TEXT »
********
Created attachment 917437 [details]
[PATCH] 90-default.preset: Don't use systemd-sysusers yet
This already caused SELinux issues, which I fixed, but let's just do this all at once for F22 instead of having a halfway state for F21 where only systemd itself does it.
Hmm? sysusers is statically enabled, the preset stuff doesn't work for it...
Also, it is a noop unless people flush /etc out, or touch /usr manually...
it's designed to not break anything unless explicitly used...
I think sysusers was run because systemd 215 added new users/groups, but didn't update the spec file for them. For example, the systemd-journal-remote group.
Created attachment 920596 [details]
Don't use systemd-sysusers yet
New patch which uses the proper configure flag, and updates the spec files for new users.
What we have to decide here is whether it's worth having sysusers run for just systemd in F21 or not. I think it just makes things more confusing, and we should look at doing it for more RPMs for F22.
Is there a downside to delaying this until F22?
I applied a patch similar to attachment #920596 [details], to create the new users in the journal-remote-gateway package.
(In reply to Matthew Miller from comment #5)
> Is there a downside to delaying this until F22?
Why would we do that? Unless explicitly used (by adding a sysusers file without creating users in a packaging scriptlet), sysusers should almost have no effect (the only one I see is having /etc/.updated and /var/.updated files around). At this point, it is likely that we discovered (and fixed) bugs in the implementation, so keeping it around should be safe. Nobody is proposing to do a mass conversion to sysusers, but early adopters can play around with it.
I don't see how it differs from any other new technology which is opt-in.
So, are there any concrete concerns preventing leaving systemd-sysusers in F21?
(In reply to Zbigniew Jędrzejewski-Szmek from comment #6)
> So, are there any concrete concerns preventing leaving systemd-sysusers in
It creates a halfway state where sysusers is only kind of used. If systemd is later rebased and you forget to add the users to the spec file, then it'll come into play.
We can leave it on in rawhide, right?
So, sysusers is enabled in F21, but not used. Systemd package is now stabilizing, errors with sysusers seems to have been ironed out. We shouldn't be adding new functionality, which means we should not be adding new users too... It is fine to leave it on imho.
********
COMPLETE THE FOLLOWING »
1. For the thread on systemd-sysusers, say whether each statement agrees with it, answering yes or no and quoting the deciding words: (a) systemd 215 added new users or groups without a matching spec file update; (b) a mass conversion to sysusers is being proposed; (c) sysusers is turned on through the preset files.
2. Reproduce the portion of the thread on systemd-sysusers starting with "it's designed to" and going on through "the systemd-journal-remote group.".

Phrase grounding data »
********
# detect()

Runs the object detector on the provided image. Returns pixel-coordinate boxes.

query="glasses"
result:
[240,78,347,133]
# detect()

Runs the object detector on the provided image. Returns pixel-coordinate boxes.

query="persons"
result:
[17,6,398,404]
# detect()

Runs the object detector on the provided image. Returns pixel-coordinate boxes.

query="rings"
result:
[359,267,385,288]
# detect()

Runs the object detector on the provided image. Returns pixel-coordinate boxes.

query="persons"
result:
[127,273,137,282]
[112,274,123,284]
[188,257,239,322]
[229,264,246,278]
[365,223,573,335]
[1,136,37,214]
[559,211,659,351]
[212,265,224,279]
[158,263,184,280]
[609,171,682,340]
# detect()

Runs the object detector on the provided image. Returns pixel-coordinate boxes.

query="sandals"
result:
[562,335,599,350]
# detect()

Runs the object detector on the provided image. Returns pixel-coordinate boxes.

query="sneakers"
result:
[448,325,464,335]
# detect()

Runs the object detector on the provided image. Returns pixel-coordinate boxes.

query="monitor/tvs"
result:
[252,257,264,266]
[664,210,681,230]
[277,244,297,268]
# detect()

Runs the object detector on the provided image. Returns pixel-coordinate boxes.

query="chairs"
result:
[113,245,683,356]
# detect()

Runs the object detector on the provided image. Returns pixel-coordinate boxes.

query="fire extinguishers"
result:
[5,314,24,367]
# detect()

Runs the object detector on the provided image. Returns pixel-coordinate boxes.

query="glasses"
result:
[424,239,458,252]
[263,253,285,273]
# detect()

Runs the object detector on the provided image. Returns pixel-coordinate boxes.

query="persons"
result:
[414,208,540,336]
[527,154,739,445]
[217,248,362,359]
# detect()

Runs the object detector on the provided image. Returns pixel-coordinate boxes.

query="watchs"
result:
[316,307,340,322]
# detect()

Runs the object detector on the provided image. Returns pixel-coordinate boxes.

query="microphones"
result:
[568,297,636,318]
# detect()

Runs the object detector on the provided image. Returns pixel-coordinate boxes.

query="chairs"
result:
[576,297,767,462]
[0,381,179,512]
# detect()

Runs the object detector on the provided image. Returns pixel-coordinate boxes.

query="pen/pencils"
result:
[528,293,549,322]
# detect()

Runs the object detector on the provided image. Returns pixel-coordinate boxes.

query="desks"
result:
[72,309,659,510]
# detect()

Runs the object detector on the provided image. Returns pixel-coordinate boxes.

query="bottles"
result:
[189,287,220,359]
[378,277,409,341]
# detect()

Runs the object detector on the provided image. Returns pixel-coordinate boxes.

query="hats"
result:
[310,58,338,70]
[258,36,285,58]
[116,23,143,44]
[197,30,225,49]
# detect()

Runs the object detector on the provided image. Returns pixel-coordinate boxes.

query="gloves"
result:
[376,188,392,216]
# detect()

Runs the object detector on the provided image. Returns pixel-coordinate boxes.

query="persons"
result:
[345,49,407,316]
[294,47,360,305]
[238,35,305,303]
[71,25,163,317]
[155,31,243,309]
********
SOLUTION SET »
1.
(a) Yes: "systemd 215 added new users/groups, but didn't update the spec file for them"
(b) No: "Nobody is proposing to do a mass conversion to sysusers"
(c) No: "sysusers is statically enabled, the preset stuff doesn't work for it"

2.
it's designed to not break anything unless explicitly used...
I think sysusers was run because systemd 215 added new users/groups, but didn't update the spec file for them. For example, the systemd-journal-remote group.